Al contrario, la forma raggiunge una notevole scioltezza nella progressione, dimostrando una maturità registica evidente in Krasinski, che alterna bene i passaggi utili ad arricchire la mitologia della saga, con i fatti precipui della vicenda narrata. Ancora una volta siamo di fronte a una storia privata, “piccola”, allargata a un vecchio conoscente con cui la famiglia Abbott si riunisce durante la fuga e che dovrà superare le sue diffidenze per poterli aiutare a sopravvivere, in un’avventura divisa tra più fronti e più territori. C’è quindi un mondo “di sotto”, in un’acciaieria che può essere sia rifugio che prigione e che rievoca gli scenari post-industriali dell’America attraversata dalle crisi dell’era contemporanea – l’impianto è non a caso quello della Bethlehem Steel Corporation, un simbolo dei cambiamenti economici a cavallo del secolo.

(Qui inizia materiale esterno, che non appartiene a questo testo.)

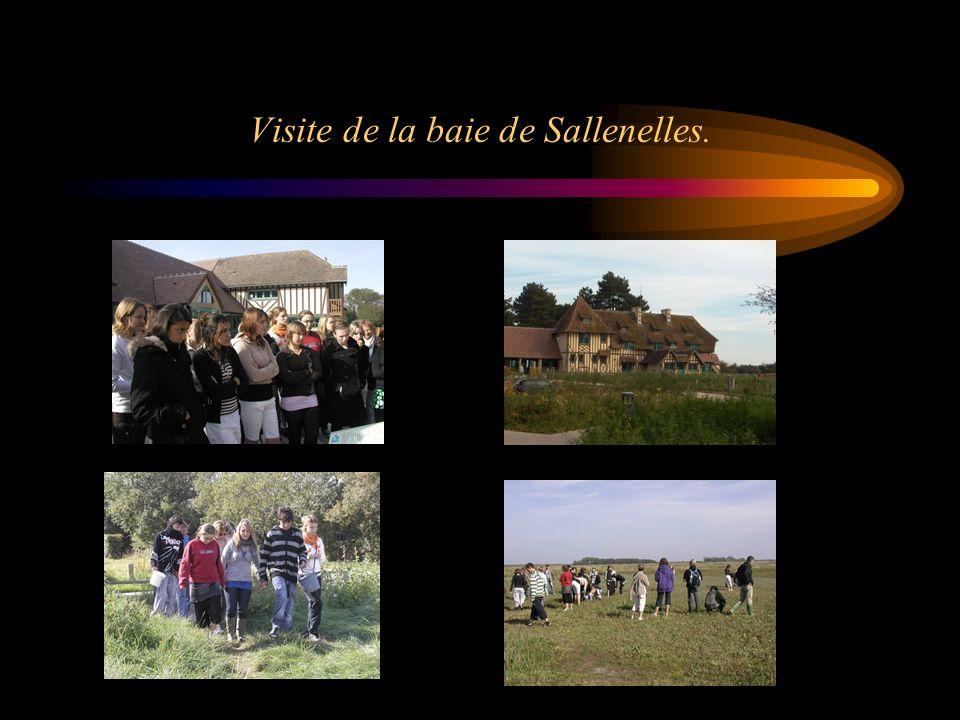 Visite de la baie de Sallenelles.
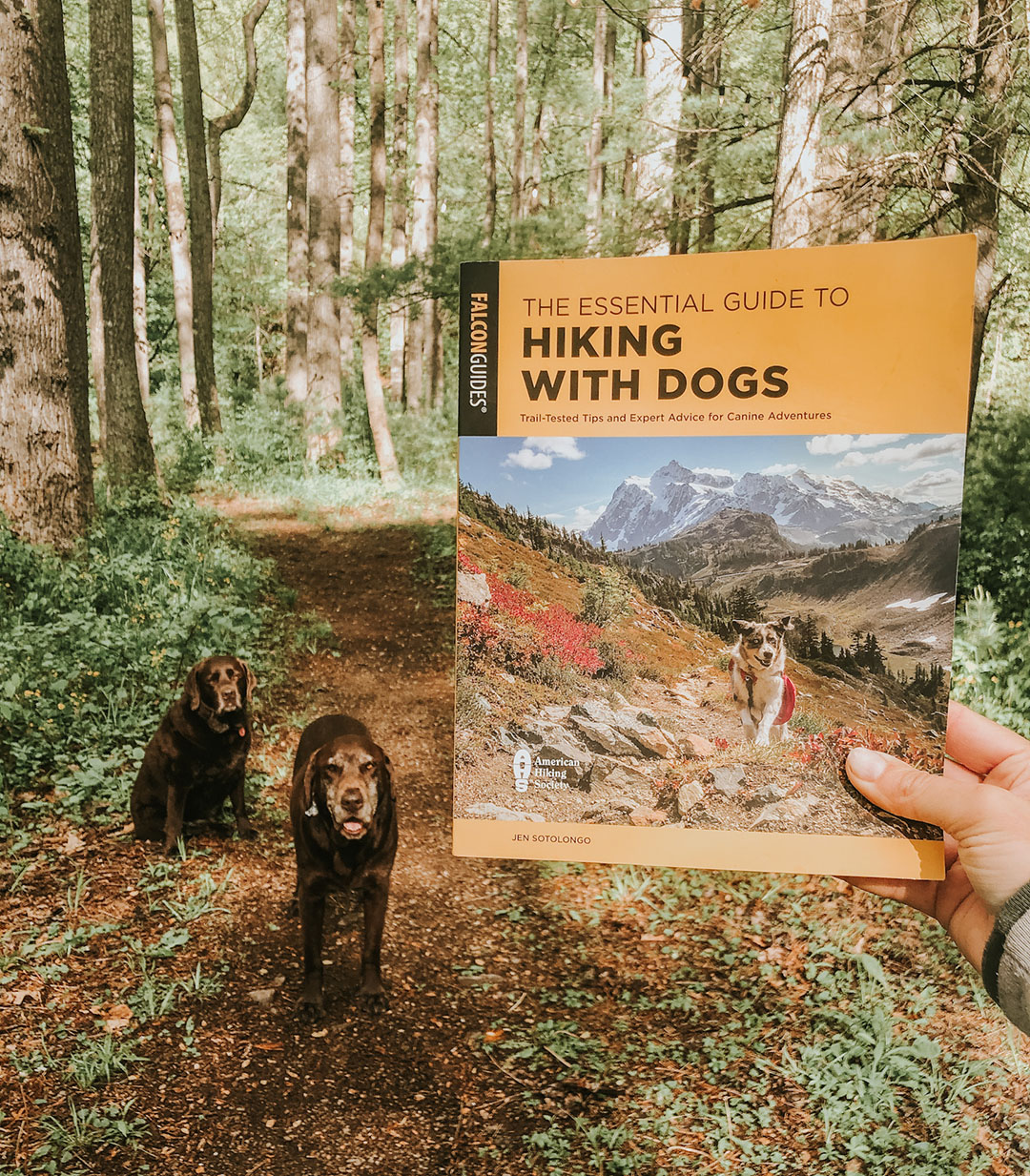 Essential Guide to Hiking with Dogs Book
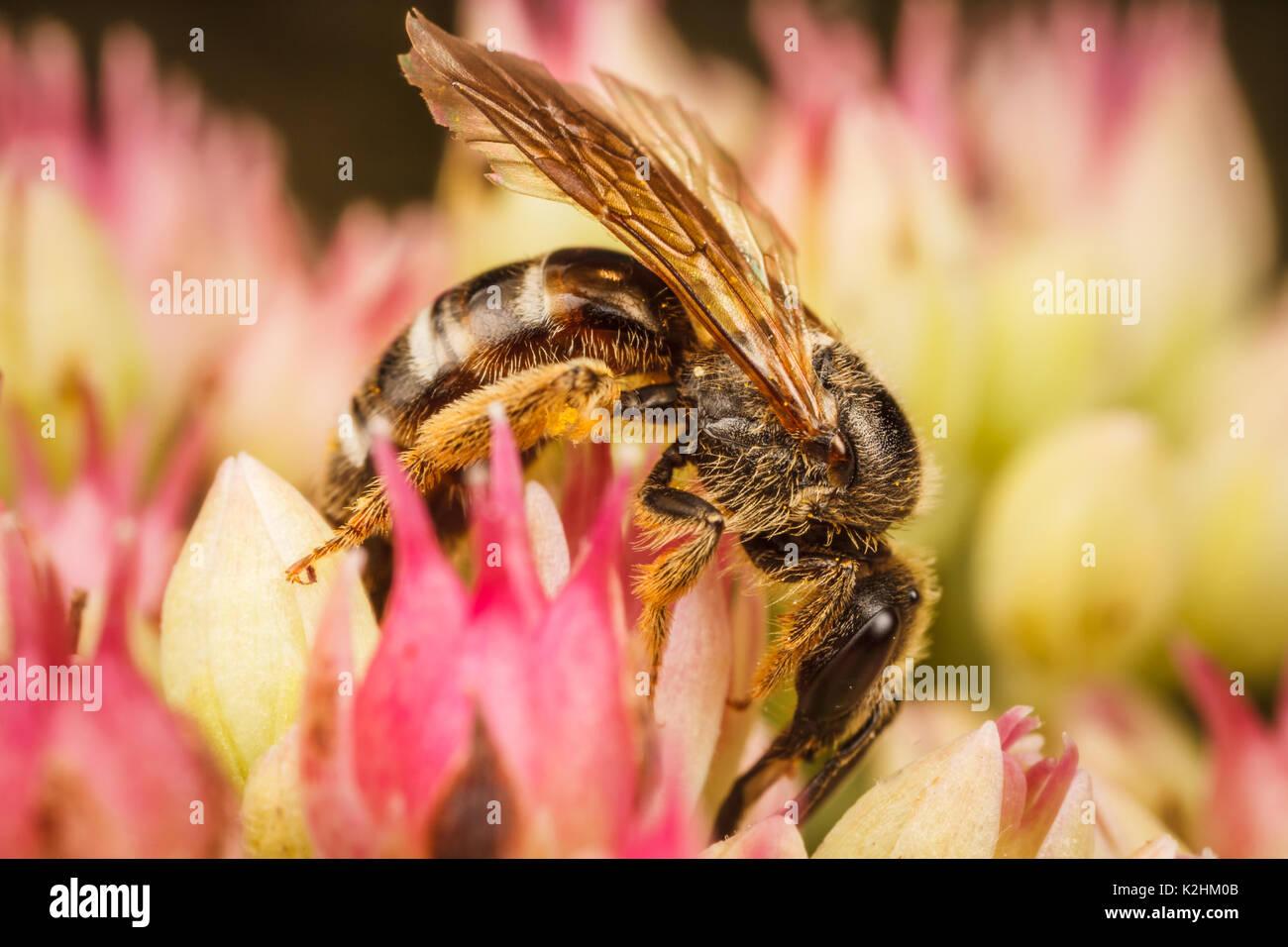 Schweiß Biene, Lasioglossum Stockbild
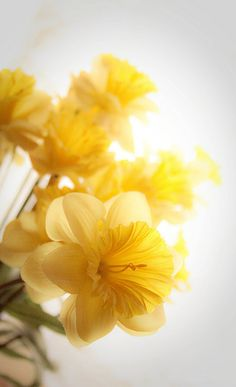 #yellow color brings inspiration to the soul!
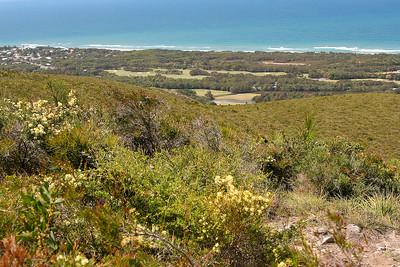 Mount Coolum, 15 September 2008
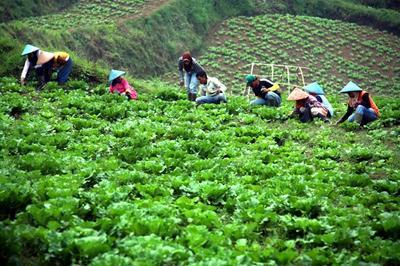 Perkebunan Sayur di Pangalengan, Bandung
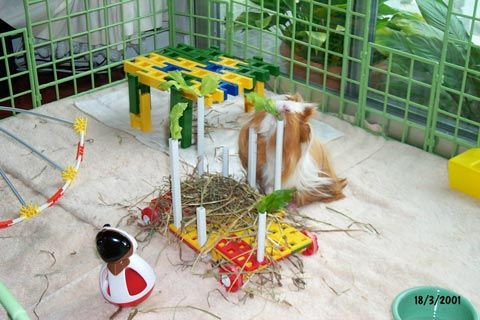 Guinea Pig Toys and Play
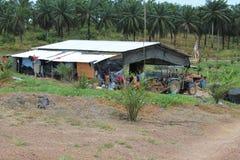 Casa del trabajo del granjero del cultivo de la palma Fotos de archivo libres de regalías
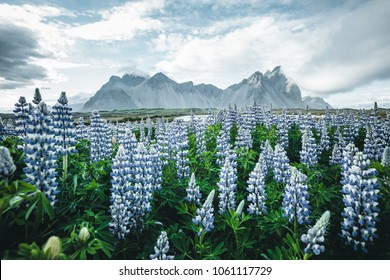 Beautiful view of perfect lupine flowers on sunny day. Location Stokksnes cape, Vestrahorn (Batman Mount), Iceland, Europe. Wonderful image of summer nature landscape. Discover the beauty of earth.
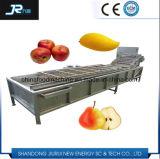 Brosse lave-glace commerciale de légumes de la technologie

A questo si contrappone un altro mondo rurale e piccolo, simboleggiato dall’isoletta in cui i mostri sembrano non aver trovato asilo, ma che pure verrà minacciato da vicino da una delle creature.
Partendo dal piccolo, insomma, A Quiet Place II diventa una piccola ricognizione dell’America nelle sue articolazioni più problematiche, una sorta di prospettiva rovesciata su una nazione che si percepisce come vincente e viene ora ritratta alla luce di nuove e più inclusive narrazioni: una famiglia senza padre, con una figlia sordomuta, tra i relitti di una potenza passata, che deve forse ricominciare da nuclei sociali e territoriali più piccoli. Non a caso l’invasione, nel prologo, inizia durante una partita dello sport nazionale per eccellenza, il baseball e si articola subito lungo una di quelle main street di provincia attorno a cui tradizionalmente si compattano le comunità. La comunicazione e la sopravvivenza diventano quindi un tutt’uno con la necessità di ripensare l’ordine delle cose, messo non casualmente in crisi da mostri filiformi ma aggressivi, che a loro volta capovolgono ogni paradigma, non affidandosi né all’olfatto né alla vista (un po’ come il T-Rex di Jurassic Park, cieco ma capace di percepire il movimento, altra straordinaria invenzione puramente cinematografica). Anche per questo, la tensione muscolare del meccanismo action si esalta e si stempera a sua volta nella sfida di trovare un posto tranquillo, come indicato dallo stesso titolo, primo presupposto da cui ricominciare a costruire il mondo.